Exercise goal » Please copy the records below word for word, leaving out the pictures.
--- start of The data ---
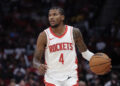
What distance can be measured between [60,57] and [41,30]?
8901 millimetres

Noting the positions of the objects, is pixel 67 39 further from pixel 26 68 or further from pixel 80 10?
pixel 80 10

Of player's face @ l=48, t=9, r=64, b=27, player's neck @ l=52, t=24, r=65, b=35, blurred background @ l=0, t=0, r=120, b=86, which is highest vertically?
player's face @ l=48, t=9, r=64, b=27

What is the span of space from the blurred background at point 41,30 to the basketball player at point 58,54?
3.82 m

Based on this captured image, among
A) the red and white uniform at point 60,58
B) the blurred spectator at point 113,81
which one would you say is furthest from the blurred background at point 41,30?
the red and white uniform at point 60,58

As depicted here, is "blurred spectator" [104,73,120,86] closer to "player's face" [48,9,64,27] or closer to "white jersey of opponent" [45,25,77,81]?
"white jersey of opponent" [45,25,77,81]

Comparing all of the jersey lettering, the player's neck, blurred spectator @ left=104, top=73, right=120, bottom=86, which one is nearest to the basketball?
the jersey lettering

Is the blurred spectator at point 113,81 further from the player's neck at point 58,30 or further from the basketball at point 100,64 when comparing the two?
the player's neck at point 58,30

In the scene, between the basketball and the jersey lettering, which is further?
the basketball

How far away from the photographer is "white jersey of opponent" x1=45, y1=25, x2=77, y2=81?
4781 millimetres

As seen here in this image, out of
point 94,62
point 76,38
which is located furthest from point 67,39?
point 94,62

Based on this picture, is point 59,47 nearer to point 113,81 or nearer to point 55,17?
point 55,17

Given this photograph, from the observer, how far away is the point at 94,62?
500cm

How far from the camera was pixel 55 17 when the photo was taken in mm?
4840

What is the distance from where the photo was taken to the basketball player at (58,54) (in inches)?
188
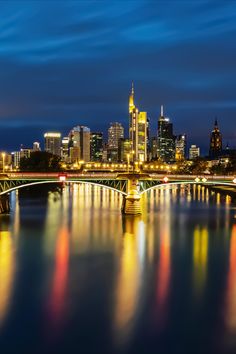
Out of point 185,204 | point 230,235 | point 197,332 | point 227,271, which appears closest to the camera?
point 197,332

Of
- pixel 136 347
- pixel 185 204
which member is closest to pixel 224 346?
pixel 136 347

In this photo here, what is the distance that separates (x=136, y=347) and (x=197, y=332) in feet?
9.90

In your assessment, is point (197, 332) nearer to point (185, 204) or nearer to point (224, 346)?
point (224, 346)

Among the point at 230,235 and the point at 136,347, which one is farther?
the point at 230,235

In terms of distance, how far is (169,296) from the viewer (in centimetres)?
2692

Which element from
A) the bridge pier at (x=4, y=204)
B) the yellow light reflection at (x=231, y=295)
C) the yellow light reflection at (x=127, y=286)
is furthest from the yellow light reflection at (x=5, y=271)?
the bridge pier at (x=4, y=204)

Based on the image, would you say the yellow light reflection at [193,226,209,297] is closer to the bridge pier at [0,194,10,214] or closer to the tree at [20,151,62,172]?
the bridge pier at [0,194,10,214]

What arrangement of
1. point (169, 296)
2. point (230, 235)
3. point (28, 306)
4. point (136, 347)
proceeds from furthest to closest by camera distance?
1. point (230, 235)
2. point (169, 296)
3. point (28, 306)
4. point (136, 347)

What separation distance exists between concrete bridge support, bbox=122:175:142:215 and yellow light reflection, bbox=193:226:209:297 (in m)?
11.5

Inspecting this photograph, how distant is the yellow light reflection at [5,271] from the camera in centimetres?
2506

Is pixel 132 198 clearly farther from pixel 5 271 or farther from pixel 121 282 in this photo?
pixel 121 282

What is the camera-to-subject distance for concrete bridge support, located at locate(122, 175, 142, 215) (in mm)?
58094

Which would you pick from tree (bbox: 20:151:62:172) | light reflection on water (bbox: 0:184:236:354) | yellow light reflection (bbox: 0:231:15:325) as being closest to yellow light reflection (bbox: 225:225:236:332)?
light reflection on water (bbox: 0:184:236:354)

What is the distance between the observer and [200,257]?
35625 mm
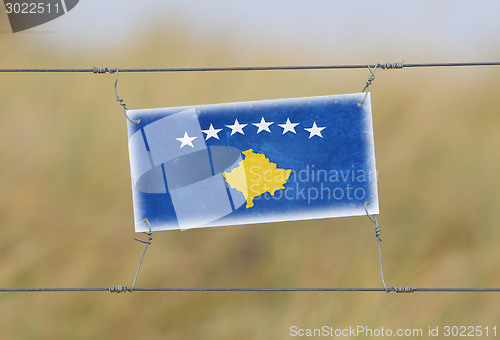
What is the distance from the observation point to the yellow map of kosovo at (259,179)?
10.4ft

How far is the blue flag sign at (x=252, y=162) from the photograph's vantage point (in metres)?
3.17

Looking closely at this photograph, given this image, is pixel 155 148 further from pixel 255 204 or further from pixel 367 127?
pixel 367 127

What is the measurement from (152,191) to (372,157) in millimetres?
1292

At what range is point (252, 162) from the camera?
320 centimetres

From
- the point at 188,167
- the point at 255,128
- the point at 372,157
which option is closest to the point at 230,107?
the point at 255,128

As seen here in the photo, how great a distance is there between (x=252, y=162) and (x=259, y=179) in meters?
0.11

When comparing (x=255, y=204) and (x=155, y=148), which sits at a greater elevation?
(x=155, y=148)

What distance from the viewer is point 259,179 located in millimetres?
3184

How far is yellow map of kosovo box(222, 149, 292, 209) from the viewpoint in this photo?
10.4 feet

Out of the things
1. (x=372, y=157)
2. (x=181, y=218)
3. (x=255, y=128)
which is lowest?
(x=181, y=218)

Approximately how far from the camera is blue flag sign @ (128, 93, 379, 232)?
10.4 feet

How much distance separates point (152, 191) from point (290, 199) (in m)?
0.80

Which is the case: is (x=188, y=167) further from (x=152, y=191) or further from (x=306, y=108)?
(x=306, y=108)

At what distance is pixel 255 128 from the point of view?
--- end of The data ---
Answer to this task »
What distance can be measured between [60,57] and [41,30]?
8901 millimetres

Noting the positions of the objects, is pixel 67 39 further from pixel 26 68 or further from pixel 80 10?
pixel 80 10

Of player's face @ l=48, t=9, r=64, b=27, player's neck @ l=52, t=24, r=65, b=35, blurred background @ l=0, t=0, r=120, b=86, which is highest vertically?
player's face @ l=48, t=9, r=64, b=27

What is the span of space from the blurred background at point 41,30 to the basketball player at point 58,54?
3.82 m

Based on this captured image, among
A) the red and white uniform at point 60,58
B) the blurred spectator at point 113,81
which one would you say is furthest from the blurred background at point 41,30?
the red and white uniform at point 60,58

As depicted here, is "blurred spectator" [104,73,120,86] closer to "player's face" [48,9,64,27] or closer to "white jersey of opponent" [45,25,77,81]?
"white jersey of opponent" [45,25,77,81]

Comparing all of the jersey lettering, the player's neck, blurred spectator @ left=104, top=73, right=120, bottom=86, which one is nearest to the basketball?
the jersey lettering

Is the blurred spectator at point 113,81 further from the player's neck at point 58,30 or further from the basketball at point 100,64 when comparing the two?
the player's neck at point 58,30

In the scene, between the basketball and the jersey lettering, which is further?
the basketball

How far away from the photographer is "white jersey of opponent" x1=45, y1=25, x2=77, y2=81?
4781 millimetres

As seen here in this image, out of
point 94,62
point 76,38
which is located furthest from point 67,39?
point 94,62

Based on this picture, is point 59,47 nearer to point 113,81 or nearer to point 55,17?
point 55,17

Given this photograph, from the observer, how far away is the point at 94,62?
500cm

How far from the camera was pixel 55 17 when the photo was taken in mm?
4840

What is the distance from where the photo was taken to the basketball player at (58,54) (in inches)?
188
Out of point 185,204 | point 230,235 | point 197,332 | point 227,271, which appears closest to the camera?
point 197,332

Of
- pixel 136 347
- pixel 185 204
which member is closest to pixel 224 346?
pixel 136 347

In this photo here, what is the distance that separates (x=136, y=347) and (x=197, y=332) in feet?
9.90

In your assessment, is point (197, 332) nearer to point (185, 204) or nearer to point (224, 346)?
point (224, 346)

Among the point at 230,235 and the point at 136,347, which one is farther?
the point at 230,235

In terms of distance, how far is (169,296) from the viewer (in centimetres)?
2692

Which element from
A) the bridge pier at (x=4, y=204)
B) the yellow light reflection at (x=231, y=295)
C) the yellow light reflection at (x=127, y=286)
is furthest from the yellow light reflection at (x=5, y=271)?
the bridge pier at (x=4, y=204)

Based on the image, would you say the yellow light reflection at [193,226,209,297] is closer to the bridge pier at [0,194,10,214] or closer to the tree at [20,151,62,172]?
the bridge pier at [0,194,10,214]

What arrangement of
1. point (169, 296)
2. point (230, 235)
3. point (28, 306)
4. point (136, 347)
proceeds from furthest to closest by camera distance?
1. point (230, 235)
2. point (169, 296)
3. point (28, 306)
4. point (136, 347)

What separation distance exists between concrete bridge support, bbox=122:175:142:215 and yellow light reflection, bbox=193:226:209:297 (in m)?
11.5

Inspecting this photograph, how distant is the yellow light reflection at [5,271] from the camera in centimetres?
2506

Is pixel 132 198 clearly farther from pixel 5 271 or farther from pixel 121 282 in this photo?
pixel 121 282

What is the camera-to-subject distance for concrete bridge support, located at locate(122, 175, 142, 215) (in mm)?
58094

Which would you pick from tree (bbox: 20:151:62:172) | light reflection on water (bbox: 0:184:236:354) | yellow light reflection (bbox: 0:231:15:325) as being closest to yellow light reflection (bbox: 225:225:236:332)?
light reflection on water (bbox: 0:184:236:354)

What is the distance between the observer and [200,257]?
35625 mm
What is the distance from the observation point to the yellow map of kosovo at (259,179)?
10.4ft

How far is the blue flag sign at (x=252, y=162) from the photograph's vantage point (in metres)?
3.17

Looking closely at this photograph, given this image, is pixel 155 148 further from pixel 255 204 or further from pixel 367 127?
pixel 367 127

What is the measurement from (152,191) to (372,157) in millimetres?
1292

At what range is point (252, 162) from the camera?
320 centimetres

From
- the point at 188,167
- the point at 255,128
- the point at 372,157
which option is closest to the point at 230,107?
the point at 255,128

As seen here in the photo, how great a distance is there between (x=252, y=162) and (x=259, y=179) in meters?
0.11

When comparing (x=255, y=204) and (x=155, y=148), which sits at a greater elevation?
(x=155, y=148)

What distance from the viewer is point 259,179 located in millimetres?
3184

How far is yellow map of kosovo box(222, 149, 292, 209) from the viewpoint in this photo?
10.4 feet

Out of the things
1. (x=372, y=157)
2. (x=181, y=218)
3. (x=255, y=128)
which is lowest?
(x=181, y=218)

Approximately how far from the camera is blue flag sign @ (128, 93, 379, 232)?
10.4 feet

How much distance separates point (152, 191) from point (290, 199) (in m)?
0.80

Which is the case: is (x=188, y=167) further from (x=152, y=191) or further from (x=306, y=108)?
(x=306, y=108)

At what distance is pixel 255 128 from the point of view?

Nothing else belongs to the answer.